TASK TO CARRY OUT >> Your task is to write out exactly the lines from the line containing "What distance must" through the end of the records, inclusive at both ends.

BEGIN ENTRIES SUPPLIED

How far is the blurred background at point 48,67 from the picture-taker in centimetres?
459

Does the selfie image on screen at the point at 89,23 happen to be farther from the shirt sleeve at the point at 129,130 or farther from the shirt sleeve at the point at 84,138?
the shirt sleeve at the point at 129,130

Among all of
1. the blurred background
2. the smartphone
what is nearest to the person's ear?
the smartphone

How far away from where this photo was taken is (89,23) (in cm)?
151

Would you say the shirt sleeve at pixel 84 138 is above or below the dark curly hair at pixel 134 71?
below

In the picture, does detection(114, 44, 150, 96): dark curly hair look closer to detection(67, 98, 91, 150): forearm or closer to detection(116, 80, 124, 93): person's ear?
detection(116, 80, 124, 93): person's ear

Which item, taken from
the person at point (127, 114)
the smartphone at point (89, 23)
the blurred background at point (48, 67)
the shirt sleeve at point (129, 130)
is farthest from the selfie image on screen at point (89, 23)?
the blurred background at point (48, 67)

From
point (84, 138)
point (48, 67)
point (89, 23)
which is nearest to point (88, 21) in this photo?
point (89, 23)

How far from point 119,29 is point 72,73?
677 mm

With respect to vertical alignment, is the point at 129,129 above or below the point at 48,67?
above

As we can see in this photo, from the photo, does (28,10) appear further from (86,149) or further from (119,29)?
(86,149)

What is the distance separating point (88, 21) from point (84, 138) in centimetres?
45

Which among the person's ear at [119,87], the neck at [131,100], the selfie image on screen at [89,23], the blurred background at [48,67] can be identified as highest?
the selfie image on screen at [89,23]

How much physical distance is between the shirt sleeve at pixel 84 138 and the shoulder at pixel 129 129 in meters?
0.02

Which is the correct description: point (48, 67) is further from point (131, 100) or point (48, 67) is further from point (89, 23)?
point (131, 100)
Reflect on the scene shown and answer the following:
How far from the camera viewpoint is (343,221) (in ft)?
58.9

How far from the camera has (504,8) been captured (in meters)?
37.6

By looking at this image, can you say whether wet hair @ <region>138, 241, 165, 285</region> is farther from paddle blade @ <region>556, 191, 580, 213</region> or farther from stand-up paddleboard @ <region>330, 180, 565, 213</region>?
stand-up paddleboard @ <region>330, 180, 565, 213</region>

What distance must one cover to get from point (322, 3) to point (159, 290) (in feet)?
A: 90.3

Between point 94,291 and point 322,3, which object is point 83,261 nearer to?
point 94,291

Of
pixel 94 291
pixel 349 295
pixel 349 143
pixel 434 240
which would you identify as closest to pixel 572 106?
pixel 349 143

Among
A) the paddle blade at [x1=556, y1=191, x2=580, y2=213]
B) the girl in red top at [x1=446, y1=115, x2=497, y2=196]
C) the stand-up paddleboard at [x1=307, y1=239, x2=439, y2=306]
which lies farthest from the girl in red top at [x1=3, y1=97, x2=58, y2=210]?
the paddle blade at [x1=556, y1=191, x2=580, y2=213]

END ENTRIES SUPPLIED

RESULT OF THIS TASK >>
What distance must one cover to get from point (322, 3) to point (159, 290) (in feet)?
A: 90.3

Between point 94,291 and point 322,3, which object is point 83,261 nearer to?
point 94,291

Of
pixel 94 291
pixel 349 295
pixel 349 143
pixel 434 240
which would you identify as closest to pixel 572 106?
pixel 349 143

Among
A) the paddle blade at [x1=556, y1=191, x2=580, y2=213]
B) the girl in red top at [x1=446, y1=115, x2=497, y2=196]
C) the stand-up paddleboard at [x1=307, y1=239, x2=439, y2=306]
which lies farthest from the girl in red top at [x1=3, y1=97, x2=58, y2=210]?
the paddle blade at [x1=556, y1=191, x2=580, y2=213]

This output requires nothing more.